Estas ambigüedades, redundancias y deficiencias recuerdan la que el doctor Franz Kuhn atribuye a cierta enciclopedia china que se titula Emporio celestial de conocimientos benévolos. En sus remotas páginas está escrito que los animales se dividen en (a) pertenecientes al Emperador, (b) embalsamados, (c) amaestrados, (d) lechones, (e) sirenas, (f) fabulosos, (g) perros sueltos, (h) incluidos en esta clasificación, (i) que se agitan como locos, (j) innumerables, (k) dibujados con un pincel finísimo de pelo de camello, (l) etcétera, (m) que acaban de romper el jarrón, (n) que de lejos parecen moscas.

3. Taxonomía y orden alfabético

Borges se burla, desde luego, pero creo que deja bastante clara la idea de que las taxonomías no son armazones objetivos sino convencionales. Tan convencionales como el orden alfabético, sólo que menos económicos y, a decir verdad, más dependientes que éste del orden del mundo que su cultura les presenta como algo dado de antemano; esto es, como un dato. Antes de la invención del orden alfabético, los libros que hacían inventarios de palabras (y que no se llamaban todavía “diccionarios” sino Cornucopia, Catholicon, Los siete mares, Modelo de carácter y cosas por el estilo); antes de organizarse alfabéticamente y de ser propiamente “diccionarios”, digo, estos libros ordenaban las palabras según un orden más o menos objetivo –quiero decir, según un orden “natural”, no arbitrario. Así, agrupaban en capítulos distintos las palabras que pertenecían a las diversas áreas de actividad y conocimiento: primero las que se empleaban en la agricultura, por ejemplo, luego las del taller del carpintero, después las de la cocina, etc. De ahí resultaba un catálogo tal que, para buscar una palabra desconocida, uno tenía que saber al menos a qué área pertenecía y luego leerse el capítulo correspondiente, hasta encontrarla; es decir, uno tenía que comprender de antemano la categorización del mundo que hacía esa lengua. Se dice que esa categorización es ideológica, pues responde a la idea del mundo que instaura la lengua en sus hablantes.

Hay en español hoy en día un diccionario que procede de esa manera y que, por ello, lleva el nombre de Diccionario ideológico de la lengua española. Se trata de un diccionario que no sólo se consulta como los normales (“de la palabra a la idea”, como dice él mismo; o semasiológicamente, como dice la terminología lingüística) sino también al revés (“de la idea a la palabra”; onomasiológicamente). Si uno no sabe cuál es el nombre del pestillo de la puerta, por ejemplo, busca en él la entrada puerta y ahí encuentra todas las palabras relacionadas con puerta, y entre ellas pestillo. Y así como pestillo aparece bajo puerta, puerta aparece bajo casa y casa bajo edificio, etc. Julio Casares, el autor de este diccionario, declara sin muchos remilgos que el último escalón de este prolijo ordenamiento del universo es Dios. Y está bien que así sea, si atendemos al significado de las palabras en español. Es decir, si atendemos –como los lexicógrafos– a la ideología del español, no a la nuestra en particular.

________

CONSIGNA →
¿Puedes resumir en dos oraciones el fragmento sobre taxonomías y diccionarios? Las entradas que vienen a continuación no son necesarias.

DATOS SIN PROCESAR →
________

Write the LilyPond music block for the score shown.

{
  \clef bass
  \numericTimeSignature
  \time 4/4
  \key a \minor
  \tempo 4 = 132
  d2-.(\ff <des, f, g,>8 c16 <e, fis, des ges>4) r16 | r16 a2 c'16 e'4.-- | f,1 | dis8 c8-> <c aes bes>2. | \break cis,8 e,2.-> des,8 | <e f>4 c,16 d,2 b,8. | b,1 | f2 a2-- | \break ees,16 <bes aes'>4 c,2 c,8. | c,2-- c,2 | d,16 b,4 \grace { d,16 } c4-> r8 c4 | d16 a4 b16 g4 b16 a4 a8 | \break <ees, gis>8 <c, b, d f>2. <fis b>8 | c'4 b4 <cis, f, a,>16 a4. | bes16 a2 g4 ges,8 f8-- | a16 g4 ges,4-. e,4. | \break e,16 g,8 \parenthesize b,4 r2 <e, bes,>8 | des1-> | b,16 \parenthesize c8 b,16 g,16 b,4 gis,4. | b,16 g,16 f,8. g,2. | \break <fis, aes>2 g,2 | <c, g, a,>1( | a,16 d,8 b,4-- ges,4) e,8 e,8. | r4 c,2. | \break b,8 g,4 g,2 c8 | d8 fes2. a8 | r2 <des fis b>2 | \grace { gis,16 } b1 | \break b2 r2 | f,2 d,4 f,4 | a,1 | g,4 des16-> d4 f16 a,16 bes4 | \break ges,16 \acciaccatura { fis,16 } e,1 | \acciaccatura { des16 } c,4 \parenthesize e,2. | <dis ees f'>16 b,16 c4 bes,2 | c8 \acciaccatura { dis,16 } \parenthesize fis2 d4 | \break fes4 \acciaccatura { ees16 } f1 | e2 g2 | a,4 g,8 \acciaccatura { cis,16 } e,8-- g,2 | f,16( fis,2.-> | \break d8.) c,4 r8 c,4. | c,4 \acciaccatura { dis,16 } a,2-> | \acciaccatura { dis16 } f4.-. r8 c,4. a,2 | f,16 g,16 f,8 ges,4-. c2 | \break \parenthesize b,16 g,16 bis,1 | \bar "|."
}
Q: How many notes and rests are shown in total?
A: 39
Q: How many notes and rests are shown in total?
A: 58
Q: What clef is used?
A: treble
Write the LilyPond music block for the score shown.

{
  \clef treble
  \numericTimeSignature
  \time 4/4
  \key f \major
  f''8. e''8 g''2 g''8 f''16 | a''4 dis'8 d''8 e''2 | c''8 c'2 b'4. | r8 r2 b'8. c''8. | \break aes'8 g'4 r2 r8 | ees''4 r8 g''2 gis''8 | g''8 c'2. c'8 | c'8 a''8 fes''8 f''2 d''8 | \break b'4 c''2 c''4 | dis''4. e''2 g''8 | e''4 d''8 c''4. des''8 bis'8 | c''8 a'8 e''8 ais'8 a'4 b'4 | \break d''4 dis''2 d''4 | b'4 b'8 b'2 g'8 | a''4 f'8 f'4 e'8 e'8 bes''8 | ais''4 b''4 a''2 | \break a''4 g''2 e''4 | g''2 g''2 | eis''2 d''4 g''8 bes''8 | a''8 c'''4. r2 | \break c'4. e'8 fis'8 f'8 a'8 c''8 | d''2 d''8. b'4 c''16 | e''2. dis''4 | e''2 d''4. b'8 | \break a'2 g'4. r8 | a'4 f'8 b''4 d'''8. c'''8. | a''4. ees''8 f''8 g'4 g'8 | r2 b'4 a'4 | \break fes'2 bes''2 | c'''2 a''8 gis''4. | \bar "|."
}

________

RESPUESTA →
A partir de la clasificación de animales de una enciclopedia china, el fragmento sostiene que las taxonomías no son armazones objetivos sino convencionales. Recuerda que, antes del orden alfabético, los inventarios de palabras se agrupaban por áreas de actividad y conocimiento, y que hoy el Diccionario ideológico de la lengua española, de Julio Casares, sigue ese método y permite buscar tanto de la palabra a la idea como de la idea a la palabra.